Not a fan, personally, but it would still require a grammar for HA to understand it while remaining flexible, which means that a lot of what’s discussed above is required anyway.
My concern, looking at the repository, is the YAML format is simplistic (and as a result inappropriate?). Linguistics isn’t a small, or simple, field, and a lot of this ground has been covered by other open source projects. For example: Project Fluent (https://projectfluent.org/). The issue I can see is that the structures in the repository will result in ungrammatical outcomes when ‘resolved’ against potentials (in some cases), and that the system will almost certainly reject acceptable forms because it perceives them to be ungrammatical.
I’m not raising it to be blindly/uselessly critical of the project/aim, but because the limitations need to be designed around, rather than just ‘forced’ (into pseudo-correctness, usually). So instead of having intents like Turn on the light
accept any article (so a/an/the), it should be split into action (turn on
), subject (user), and object (??? light
). Context detection (which microphone used it, if relevent) would then allow article → determiner (this/that), so Turn on *this* light
would turn on the light in the room/area of the device (even that light if the system had enough sensors to work out which one, or a prompt back saying it doesn’t). But more importantly, as we move out of English, and articles/determiners/deixis shift, the split makes it easier to reconstruct. And, from a development/programming point of view, it takes this back closer to traditional parsers, loaded with dynamic ‘modules’ used to feed the flexible grammar.
Now this I can’t necessarily agree with. Paid employees can be directed into work that needs doing. Of course good leadership is about convincing employees that they want to fix a problem, rather than telling them they have to.
I agree with your statement that paid employees can be directed. However, the backlog of Issues (and FRs) suggests to me that they haven’t been directed to whittle it down … or at least it hasn’t been their priority. The new features in the latest versions of Home Assistant, and this year’s focus, implies the direction is elsewhere.
And I think that is the source of the “resources” comments in this and other threads.

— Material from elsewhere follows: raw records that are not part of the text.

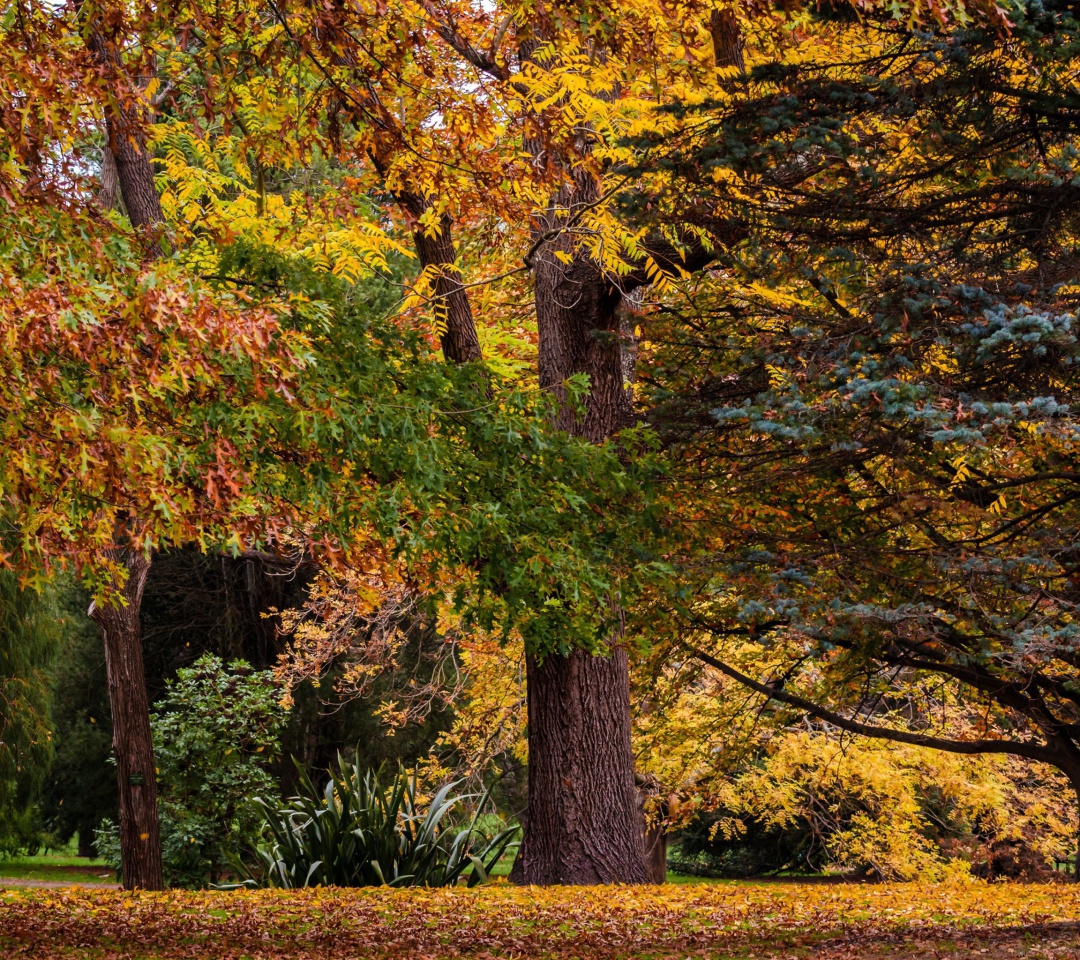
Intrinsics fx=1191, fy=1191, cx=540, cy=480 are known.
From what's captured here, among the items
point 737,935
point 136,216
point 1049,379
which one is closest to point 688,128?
point 1049,379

It is far sexier being hired to forge new features than to fix legacy code. My son got hired to fix legacy code in a commercial venture. It was soul destroying and ultimately a dead enf. Not to say his programming skills were not put to good use, but not what programmers dream of.

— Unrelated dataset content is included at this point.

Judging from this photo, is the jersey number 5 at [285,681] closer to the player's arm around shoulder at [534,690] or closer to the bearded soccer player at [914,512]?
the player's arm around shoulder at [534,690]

Just my personal opinion, but I don’t care much about voice. It’s more of a gimmick than a feature to me. And even though I am not a native English speaker, I don’t care much about localization of voice commands either. I set my interface language to English on most devices if I have the chance. I appreciate that this is an important feature to others but I’d much rather see time and effort spent on other things.